TEKS SUMBER
┏━━

Rabu, 23 Oktober 2024

"Debu di Tengah Pusaran Angin badai: Harapan Dalam Deru Pilu Kontestasi"

Ilustrasi situasi

Angin politik kian kencang berhembus. Pilkada yang dinanti perlahan mendekati hari H, membawa serta dinamika yang tak terelakkan. Di tengah hiruk-pikuk ini, keprihatinan menyusup dalam benak, terlebih saat melihat jam'iyah yang selama ini aku banggakan, kini mulai terguncang.

Para tokoh yang selama ini ku takdzimi, mereka yang menjadi panutan dalam segala kebijakan, kini bersitegang. Berbeda pandangan, berbeda kepentingan. Adakah yang lebih memilukan daripada melihat saudara seiman dan seperjuangan kini terlibat dalam pertikaian, mempertahankan argumen politik masing-masing? Mereka yang kukagumi kini saling berbantah, seakan lupa bahwa kita semua adalah satu kesatuan dalam jam'iyah yang sama.

Di satu sisi, ada yang berusaha mempertahankan kesepakatan politik demi menjaga keselamatan jam'iyah, meski harus menerima konsekuensi berat. Di sisi lain, ada yang merasa perlu mengawal aspirasi mereka, sebagai bentuk balas budi atas khidmah dan kebaikan di masa lalu. Aku? Aku hanyalah debu, terombang-ambing oleh badai situasi ini, tanpa daya untuk melawan.

Hanya kepada Tuhan Yang Maha Esa semua ini kuserahkan. Semoga badai ini segera mereda, dan hati-hati yang terpecah kembali bersatu. Meski hatiku menangis, teriris menyaksikan kehancuran yang perlahan menggerogoti, aku tak punya kuasa untuk menghentikan semua ini.

┗━━

KETENTUAN TUGAS
Salin dengan tepat bagian teks sumber yang dimulai dengan "Ilustrasi situasi" dan berlanjut hingga "jam'iyah yang sama.". Daftar berikut adalah bahan yang terpisah dari teks sumber.

BAHAN SUMBER

┏━━

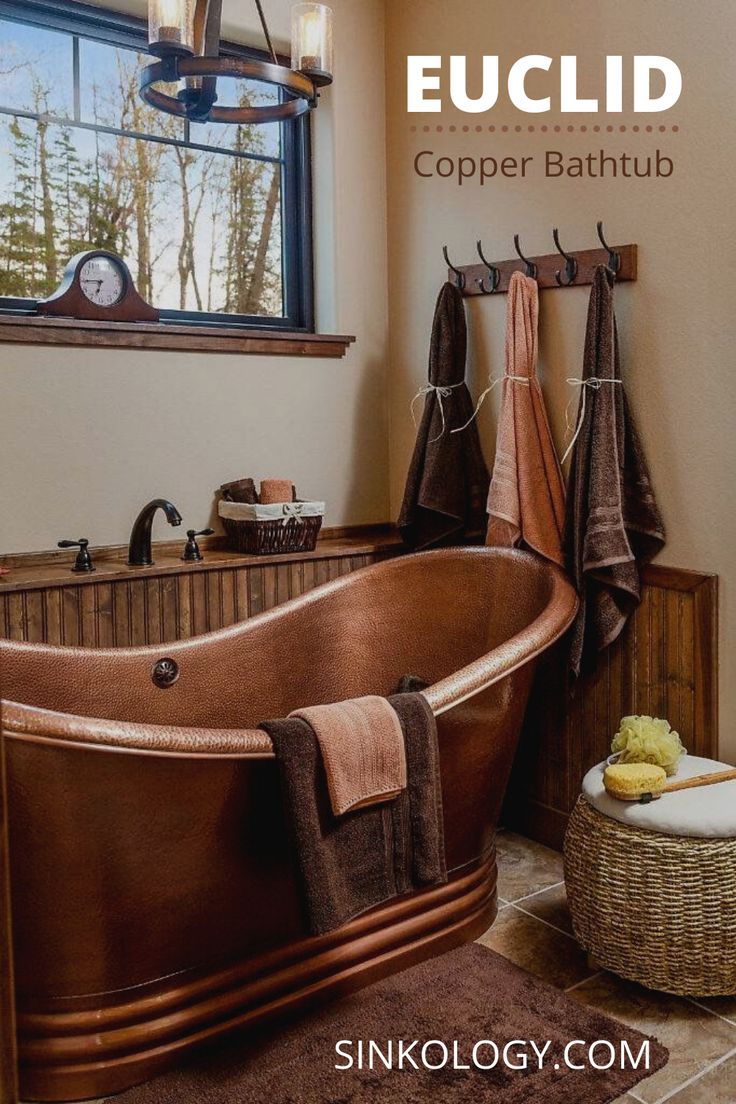 a bath tub sitting next to a window with towels hanging on the side of it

┗━━

HASIL TUGAS
Ilustrasi situasi

Angin politik kian kencang berhembus. Pilkada yang dinanti perlahan mendekati hari H, membawa serta dinamika yang tak terelakkan. Di tengah hiruk-pikuk ini, keprihatinan menyusup dalam benak, terlebih saat melihat jam'iyah yang selama ini aku banggakan, kini mulai terguncang.

Para tokoh yang selama ini ku takdzimi, mereka yang menjadi panutan dalam segala kebijakan, kini bersitegang. Berbeda pandangan, berbeda kepentingan. Adakah yang lebih memilukan daripada melihat saudara seiman dan seperjuangan kini terlibat dalam pertikaian, mempertahankan argumen politik masing-masing? Mereka yang kukagumi kini saling berbantah, seakan lupa bahwa kita semua adalah satu kesatuan dalam jam'iyah yang sama.